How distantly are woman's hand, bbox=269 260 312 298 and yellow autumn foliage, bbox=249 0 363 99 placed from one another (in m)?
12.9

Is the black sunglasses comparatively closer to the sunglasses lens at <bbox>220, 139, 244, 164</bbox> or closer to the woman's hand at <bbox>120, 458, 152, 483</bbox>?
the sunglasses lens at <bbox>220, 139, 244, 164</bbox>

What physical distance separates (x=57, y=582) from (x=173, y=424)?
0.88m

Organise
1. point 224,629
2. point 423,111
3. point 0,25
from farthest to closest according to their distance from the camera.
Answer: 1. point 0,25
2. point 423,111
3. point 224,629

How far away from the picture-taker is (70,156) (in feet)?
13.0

==

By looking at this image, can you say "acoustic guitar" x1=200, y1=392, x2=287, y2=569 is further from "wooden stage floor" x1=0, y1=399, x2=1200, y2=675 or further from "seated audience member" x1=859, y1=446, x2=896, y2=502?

(Exercise task): Please report every line in the rows above that contains the word "point", copying each such line in full.

(Reply to the exercise):
1. point 224,629
2. point 423,111
3. point 0,25
Answer: 1. point 0,25
2. point 423,111
3. point 224,629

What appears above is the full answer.